L’Évangile selon saint Jean que nous venons d’entendre s’ouvre sur une scène empreinte d’incertitude : « Le premier jour de la semaine, Marie Madeleine se rendit au tombeau de grand matin ; c’était encore les ténèbres ». Ces ténèbres ne sont pas seulement un moment de transition naturelle, elles symbolisent un monde fracturé et lourd d’inquiétudes.
En regardant notre monde d’aujourd’hui, nous voyons que ces ténèbres semblent encore nous assiéger et défier la foi de chacun. C’est l’obscurité de la guerre et de la violence qui sème la mort en tant de lieux du globe. C’est l’effritement des valeurs traditionnelles, quand les fondements de la famille – la “première cellule” de la société, une “petite Église” – sont ébranlés par l’égoïsme ; quand les normes morales s’effacent progressivement devant l’indifférence et l’individualisme extrême. Face à l’injustice, au crime et à une cruauté sans cesse renouvelée, il arrive que nous ayons l’impression que Dieu est absent, et nous nous demandons si la bonté a encore sa place parmi les ruines de notre époque.
Pourtant, le message de Pâques affirme aujourd’hui une vérité bouleversante : la résurrection du Christ n’est pas un événement du passé endormi dans l’histoire.

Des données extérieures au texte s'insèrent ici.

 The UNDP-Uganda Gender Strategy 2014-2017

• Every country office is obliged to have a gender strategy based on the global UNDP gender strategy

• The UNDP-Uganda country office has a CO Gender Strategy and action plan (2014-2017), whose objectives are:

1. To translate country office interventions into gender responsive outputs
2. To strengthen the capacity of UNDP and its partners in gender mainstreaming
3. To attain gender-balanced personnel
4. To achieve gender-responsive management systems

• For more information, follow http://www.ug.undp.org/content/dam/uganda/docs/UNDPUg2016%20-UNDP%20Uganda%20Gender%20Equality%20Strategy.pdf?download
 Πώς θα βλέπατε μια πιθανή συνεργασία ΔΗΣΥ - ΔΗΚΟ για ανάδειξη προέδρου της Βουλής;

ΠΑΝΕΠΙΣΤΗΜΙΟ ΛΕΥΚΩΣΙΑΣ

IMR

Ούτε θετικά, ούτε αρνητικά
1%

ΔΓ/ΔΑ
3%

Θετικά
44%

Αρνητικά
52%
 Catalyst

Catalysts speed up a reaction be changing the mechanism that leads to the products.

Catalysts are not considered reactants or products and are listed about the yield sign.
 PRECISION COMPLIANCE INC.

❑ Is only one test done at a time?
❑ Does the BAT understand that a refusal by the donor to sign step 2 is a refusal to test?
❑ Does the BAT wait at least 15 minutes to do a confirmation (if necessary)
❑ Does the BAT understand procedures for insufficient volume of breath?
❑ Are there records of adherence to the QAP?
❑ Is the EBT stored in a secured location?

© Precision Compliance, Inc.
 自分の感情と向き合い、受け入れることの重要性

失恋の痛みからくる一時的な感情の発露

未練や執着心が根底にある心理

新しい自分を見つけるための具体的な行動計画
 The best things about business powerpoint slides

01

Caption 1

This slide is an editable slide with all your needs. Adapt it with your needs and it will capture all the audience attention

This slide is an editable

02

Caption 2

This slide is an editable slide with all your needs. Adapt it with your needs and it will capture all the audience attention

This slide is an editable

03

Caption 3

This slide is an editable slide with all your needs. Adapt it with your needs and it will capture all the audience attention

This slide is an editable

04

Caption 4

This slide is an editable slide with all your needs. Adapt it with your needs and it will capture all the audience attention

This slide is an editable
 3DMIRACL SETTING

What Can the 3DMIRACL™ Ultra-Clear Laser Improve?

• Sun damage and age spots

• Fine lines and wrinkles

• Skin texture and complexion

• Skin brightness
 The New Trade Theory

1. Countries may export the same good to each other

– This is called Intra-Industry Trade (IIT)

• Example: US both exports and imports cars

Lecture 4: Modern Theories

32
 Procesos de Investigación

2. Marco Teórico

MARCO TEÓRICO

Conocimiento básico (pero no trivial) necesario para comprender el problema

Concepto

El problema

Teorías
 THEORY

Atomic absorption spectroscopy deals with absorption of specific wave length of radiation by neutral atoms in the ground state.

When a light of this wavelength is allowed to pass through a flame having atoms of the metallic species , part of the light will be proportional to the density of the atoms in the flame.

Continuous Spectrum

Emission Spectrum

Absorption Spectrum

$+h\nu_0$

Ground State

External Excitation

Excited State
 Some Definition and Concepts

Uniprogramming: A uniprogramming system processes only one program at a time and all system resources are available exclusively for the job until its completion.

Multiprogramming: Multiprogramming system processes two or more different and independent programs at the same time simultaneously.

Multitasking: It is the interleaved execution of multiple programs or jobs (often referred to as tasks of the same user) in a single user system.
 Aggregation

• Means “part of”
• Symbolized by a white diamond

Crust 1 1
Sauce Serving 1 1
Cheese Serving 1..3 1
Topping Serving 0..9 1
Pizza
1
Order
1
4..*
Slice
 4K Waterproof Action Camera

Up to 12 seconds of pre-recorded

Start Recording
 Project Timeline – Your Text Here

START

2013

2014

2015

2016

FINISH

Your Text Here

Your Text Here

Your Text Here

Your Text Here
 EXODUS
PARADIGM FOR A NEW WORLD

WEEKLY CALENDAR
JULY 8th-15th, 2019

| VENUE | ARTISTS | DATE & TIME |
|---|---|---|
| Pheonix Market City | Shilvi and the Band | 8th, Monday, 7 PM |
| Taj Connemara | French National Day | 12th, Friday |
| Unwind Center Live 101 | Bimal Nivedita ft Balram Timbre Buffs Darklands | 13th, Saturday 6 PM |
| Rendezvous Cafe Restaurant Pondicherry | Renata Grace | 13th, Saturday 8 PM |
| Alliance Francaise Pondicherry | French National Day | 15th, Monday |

Elle contient une puissance vitale qui a imprégné le cœur de ce monde.
Là où tout semble mort, les signes de la résurrection surgissent soudainement. C’est une force irrésistible.
Regardez la nature : sur une terre dévastée par la destruction, la vie surgit de nouveau avec ténacité. De même, quelle que soit la noirceur des circonstances, le bien réapparaît toujours et se propage. Chaque jour, dans notre monde, la beauté renaît sans cesse ; elle grandit à travers les tempêtes de l’histoire.